De nouvelles traductions parurent notamment dans un des pays où le péril juif semble le plus avéré – en Roumanie – et les discussions se poursuivirent dans la presse pour tâcher de percer les voiles mystérieux qui enveloppent ce document si ardemment étudié et commenté.

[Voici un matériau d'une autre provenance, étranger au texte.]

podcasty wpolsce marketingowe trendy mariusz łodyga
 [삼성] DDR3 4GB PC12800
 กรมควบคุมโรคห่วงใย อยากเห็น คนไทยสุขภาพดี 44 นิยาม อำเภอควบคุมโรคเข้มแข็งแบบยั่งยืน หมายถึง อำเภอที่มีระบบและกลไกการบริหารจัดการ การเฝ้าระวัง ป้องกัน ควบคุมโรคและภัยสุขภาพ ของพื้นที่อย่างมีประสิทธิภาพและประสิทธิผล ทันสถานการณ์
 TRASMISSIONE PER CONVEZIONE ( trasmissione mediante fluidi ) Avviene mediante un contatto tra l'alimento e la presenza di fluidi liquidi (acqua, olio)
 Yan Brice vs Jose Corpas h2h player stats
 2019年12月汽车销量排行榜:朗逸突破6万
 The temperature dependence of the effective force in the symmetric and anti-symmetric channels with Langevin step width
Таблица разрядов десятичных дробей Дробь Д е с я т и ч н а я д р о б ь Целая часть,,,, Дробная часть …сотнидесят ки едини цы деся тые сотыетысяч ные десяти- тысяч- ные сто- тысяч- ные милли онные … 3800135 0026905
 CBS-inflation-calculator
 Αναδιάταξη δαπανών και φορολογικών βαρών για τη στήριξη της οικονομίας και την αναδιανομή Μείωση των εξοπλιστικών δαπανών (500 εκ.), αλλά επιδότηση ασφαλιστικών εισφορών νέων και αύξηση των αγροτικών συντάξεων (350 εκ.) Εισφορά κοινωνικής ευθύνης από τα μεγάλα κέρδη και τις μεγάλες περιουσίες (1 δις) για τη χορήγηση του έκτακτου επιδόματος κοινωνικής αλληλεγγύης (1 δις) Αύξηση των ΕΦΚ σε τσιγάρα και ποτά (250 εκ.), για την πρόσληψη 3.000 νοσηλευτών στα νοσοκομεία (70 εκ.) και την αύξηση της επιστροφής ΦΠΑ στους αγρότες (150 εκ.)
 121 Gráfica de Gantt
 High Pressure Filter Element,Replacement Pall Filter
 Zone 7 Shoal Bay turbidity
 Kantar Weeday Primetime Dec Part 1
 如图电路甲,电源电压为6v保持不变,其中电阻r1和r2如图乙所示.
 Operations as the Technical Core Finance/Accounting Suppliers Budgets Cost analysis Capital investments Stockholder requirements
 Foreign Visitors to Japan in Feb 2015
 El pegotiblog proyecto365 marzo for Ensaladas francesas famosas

Du côté chrétien parurent, en 1922, une étude fort intéressante de Mgr Jouin, sur les Protocoles de G. Butmi, d’après l’édition de 1901, et un ouvrage historique de Mrs Nesta Webster où l’Illuminisme de Weishaupt est présenté, avec citations à l’appui, comme l’une des sources des doctrines et des méthodes exposées dans les Protocoles. Du côté juif et philo-sémite, tout fut mis en oeuvre, en France, en Angleterre, aux Etats-Unis, en Allemagne, pour tâcher d’enlever au fameux document la valeur, l’autorité, qu’il tenait de son texte même. MM. Salomon Reinach, Lucien Wolf, Zangwill et une pléiade d’écrivains qui n’étaient pas tous juifs, s’appliquèrent à démontrer qu’il ne fallait pas attribuer à Israël l’éclosion du bolchevisme russe, et les hypothèses les plus variées furent émises sur l’origine d’un pamphlet dont l’auteur ne pouvait être qu’un agent de la police tsariste, désireux de provoquer des pogroms.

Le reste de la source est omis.